Monday, 25 July 2011

Thoughts on The Dervish House

This is a book that requires little introduction. Nominated for both the Hugo and Arthur C. Clarke Award, and winning John W Campbell Memorial Award for Best Novel, it’s a benchmark of contemporary science fiction. The British Science Fiction Association also tipped its cap to McDonald, so what’s all the fuss about?

McDonald takes a selection of characters who have a connection the the titular property. At the beginning of the novel many of the characters don’t even know each other particularly well, but McDonald constructs a plot that weaves and intertwines the cast in a fascinating and unpredictable fashion. This really is a tour de force of plotting and planning and gives the novel an particularly satisfying conclusion.

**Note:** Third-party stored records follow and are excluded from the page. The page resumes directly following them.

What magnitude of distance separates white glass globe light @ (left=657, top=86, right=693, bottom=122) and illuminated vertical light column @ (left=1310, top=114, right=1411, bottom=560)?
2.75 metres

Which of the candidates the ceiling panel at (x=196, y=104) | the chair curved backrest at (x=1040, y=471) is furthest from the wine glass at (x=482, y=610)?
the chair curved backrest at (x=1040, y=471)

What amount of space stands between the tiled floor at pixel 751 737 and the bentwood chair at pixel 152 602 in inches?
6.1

And while I’m on the subject of characters (and there are quite few) it seems only fair to say McDonald really does sketch wonderful people to play the parts he needs. Georgios Ferentinou manages to steal much of the limelight. As an elderly Greek academic living in an increasingly hostile Istanbul, Georgios initially seems an odd choice but his story is both rewarding and unrequited. Similarly Can, a young boy with a heart defect, is another protagonist that is fair from an obvious choice, and yet much of the novel relies on his audacity and prodigious genius.

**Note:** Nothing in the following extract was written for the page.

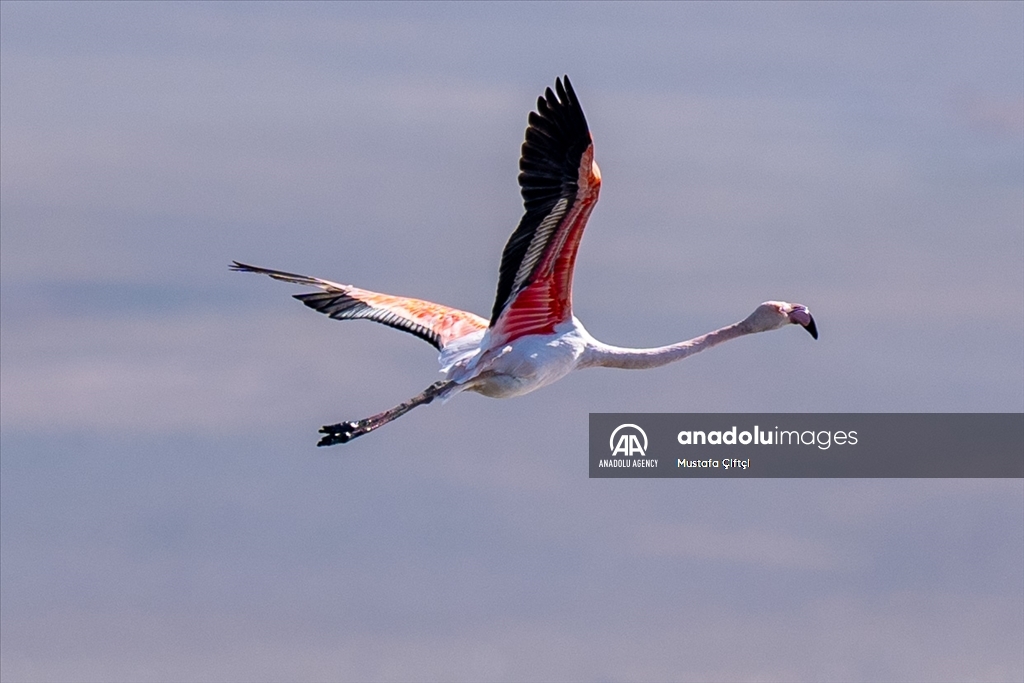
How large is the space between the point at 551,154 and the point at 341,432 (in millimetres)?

A good novel quite often makes a character of the setting itself, and The Dervish House is no exception in this regard. Istanbul of the future is every bit exotic, sultry and chaotic as the present day equivalent. More surprisingly perhaps is the fact that that McDonald’s Istanbul is so authentic and largely unchanged by the advent of wide scale Nanotech use and increasingly powerful computers. In this regard the novel is a kindred spirt of Jon Courtenay Grimwood’s Arabesk trilogy and his city El Iskandria, which I’m a huge fan of.

And it doesn’t stop there. Just as McDonald weaves the seemingly unconnected lives of strangers together, so he binds together elements of technology, mysticism, radicalism and political and economic intrigue. The Dervish House really is breathtaking in breadth and depth, whilst telling very human stories in slick and unfussy prose. Impatient readers may wonder where they’re being led to during the middle of the book, but stick with it, this is one ending you’ll not want to miss.